# Business Attributes Dataset Modification Details
## Author: Christian Smith

These are the all the details and proceedures for how I created the "reduced_business" dataset that I used in the "Reimagining Reviews With Sentence Transformers" article.

## Necessary Python Libraries

In [1]:
import numpy as np
import pandas as pd
import json
import math

## reduced_business Dataframe

This is the process for how I made the "reduced_business" dataframe. This dataframe contains information on individual businesses without their reviews, including their business_id, name, attributes, and categories. 
Note: original dataset is the "business.json" found here: [Yelp Open Dataset](https://www.yelp.com/dataset).

In [2]:
# 1) Start by loading in the "business.json" dataframe into a pandas dataframe object.
# Notes about business.json: 
# 150,346 x 14.
# not all are "open" or active.
# contains business data including location data, attributes, and categories.
# attributes include parking, type of restaurant, if good for kids, noise level, etc.
# connects with other datasets on "business_id".
business = pd.read_json('yelp_academic_dataset_business.json', lines = True)

# 2) Use pd.json_normalize("attributes column") to create a new dataframe that only contains each possible attribute as a column.
business_attr = pd.json_normalize(business['attributes'])

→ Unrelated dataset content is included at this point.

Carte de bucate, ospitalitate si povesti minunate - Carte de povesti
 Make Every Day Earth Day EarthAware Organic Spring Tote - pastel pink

# 3) Apply a map over the entire dataframe that helps to simplify the values of the attribute columns into either true, false, or None. As this dataset
# tends to use strings instead of boolean values, this step is very necessary or else unanticipated results may occur. This also is not necessary, but
# I decided to drop some columns that did not fit this pattern (i.e. "BusinessParking") as I did not plan on using them for this analysis.
business_attr = business_attr.applymap(lambda x: 1 if x == 'True' or x == True 
                                 else 0 if x == 'False' or x == False 
                                 else None if x in ['None', 'NaN', 'nan'] or (isinstance(x, float) and math.isnan(x))
                                 else x).drop(['BusinessParking', 'Ambience', 'GoodForMeal', 'Music', 'BestNights',
                                               'HairSpecializesIn', 'DietaryRestrictions'], axis = 1)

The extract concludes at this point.